◆ TAREA DE TRABAJO
Cita textualmente el pasaje del hilo del foro sobre los 5.000 mensajes de Jellby, desde "Con tu inconfundible" hasta "como puedes ver!".

◆ FRAGMENTO DE LECTURA
# Jellby pasó los 5.000 sigilosamente....



## Rayines

*¡¡A festejar!!*, ¡y te lo pongo así con azul! , ¡¡felicitaciones por toda tu colaboración, Jellby!!


----------



## Eva Maria

Y tan sigilosamente, Jellby! Sólo Rayines se ha dado cuenta hasta ahora!

Con tu inconfundible triángulo-avatar, un poco naïf, siempre estás ahí, por todo el foro sin parar de ayudar con tus certeras respuestas!

Ni se te ocurra dejarnos sin tu presencia, no tan sigilosa como puedes ver!

Felicidades y 3.000 besos!

Eva Maria


----------



## Jellby

Y tanto que pasé, como que ya voy por 5 000 

Muchas gracias, pienso seguir dando la lata todo el tiempo que pueda


----------



## Eugin

Sean 3.000 ó 5.000, tu ayuda en los foros es invalorable.

◆ EXTRACTO DE DATOS
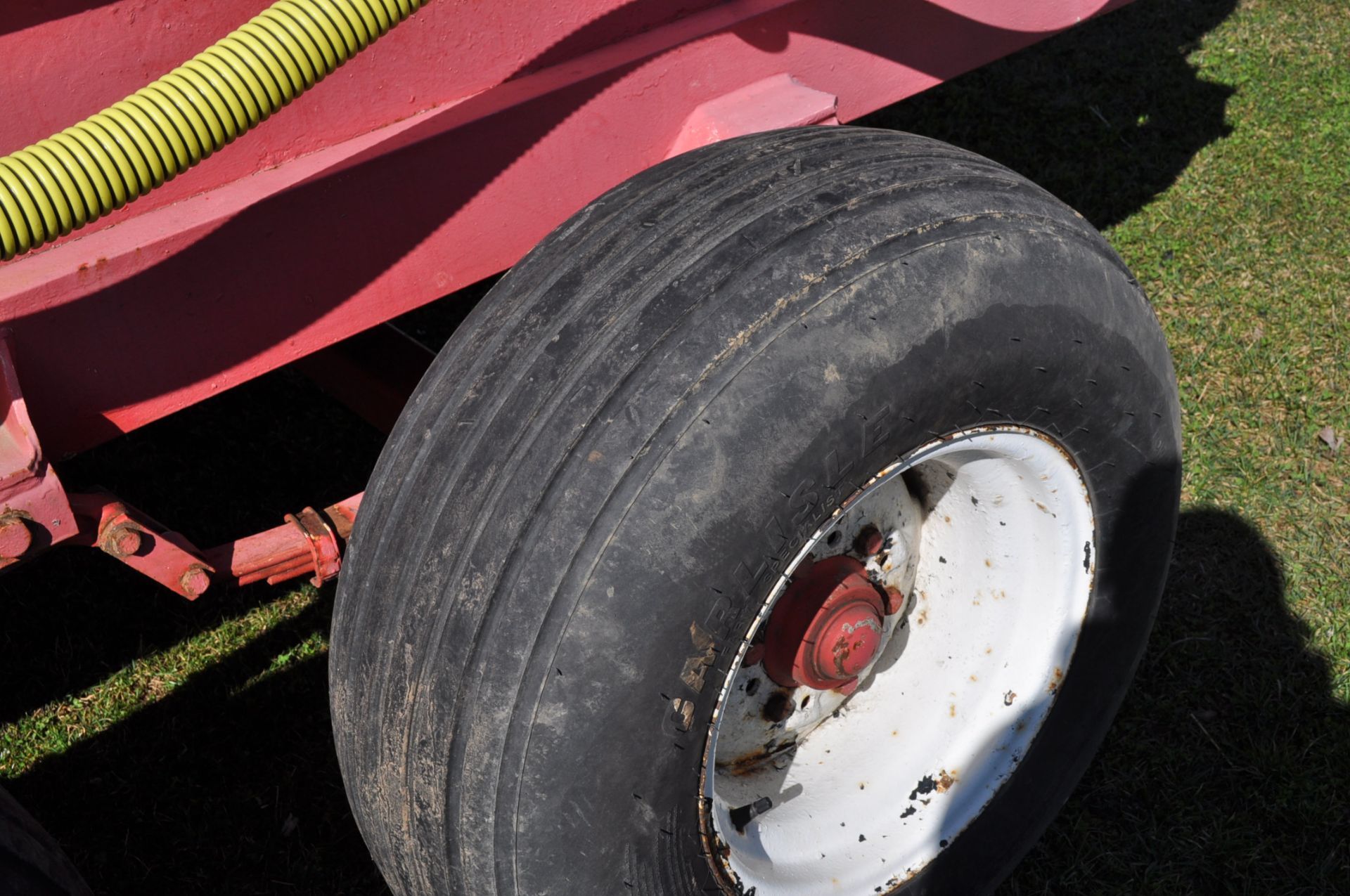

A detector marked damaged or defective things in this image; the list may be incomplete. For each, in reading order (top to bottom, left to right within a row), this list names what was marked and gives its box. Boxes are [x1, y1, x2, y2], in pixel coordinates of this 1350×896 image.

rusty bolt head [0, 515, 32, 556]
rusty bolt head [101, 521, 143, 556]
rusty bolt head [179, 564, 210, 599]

==

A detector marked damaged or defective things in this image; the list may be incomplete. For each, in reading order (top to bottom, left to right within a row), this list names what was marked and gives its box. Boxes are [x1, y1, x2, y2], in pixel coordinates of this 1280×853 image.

...

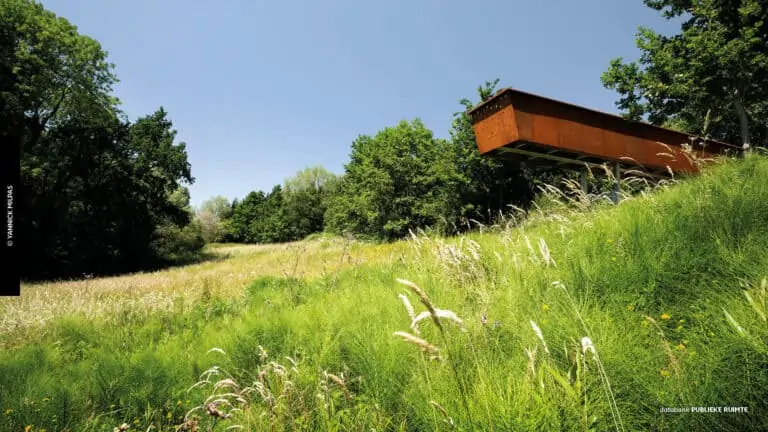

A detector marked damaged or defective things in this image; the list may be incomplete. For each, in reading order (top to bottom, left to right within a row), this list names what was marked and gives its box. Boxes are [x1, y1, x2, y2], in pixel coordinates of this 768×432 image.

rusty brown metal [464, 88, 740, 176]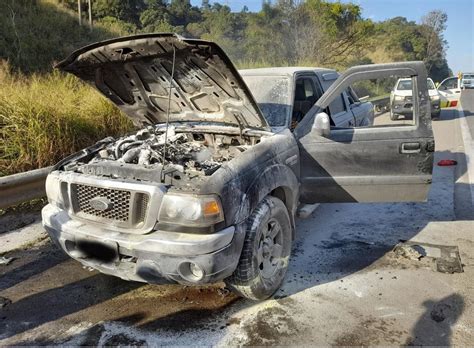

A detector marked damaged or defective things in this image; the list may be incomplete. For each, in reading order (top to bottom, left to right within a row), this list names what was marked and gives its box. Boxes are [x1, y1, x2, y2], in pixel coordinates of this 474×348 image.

◆ RESPUESTA DEL EJERCICIO
Con tu inconfundible triángulo-avatar, un poco naïf, siempre estás ahí, por todo el foro sin parar de ayudar con tus certeras respuestas!

Ni se te ocurra dejarnos sin tu presencia, no tan sigilosa como puedes ver!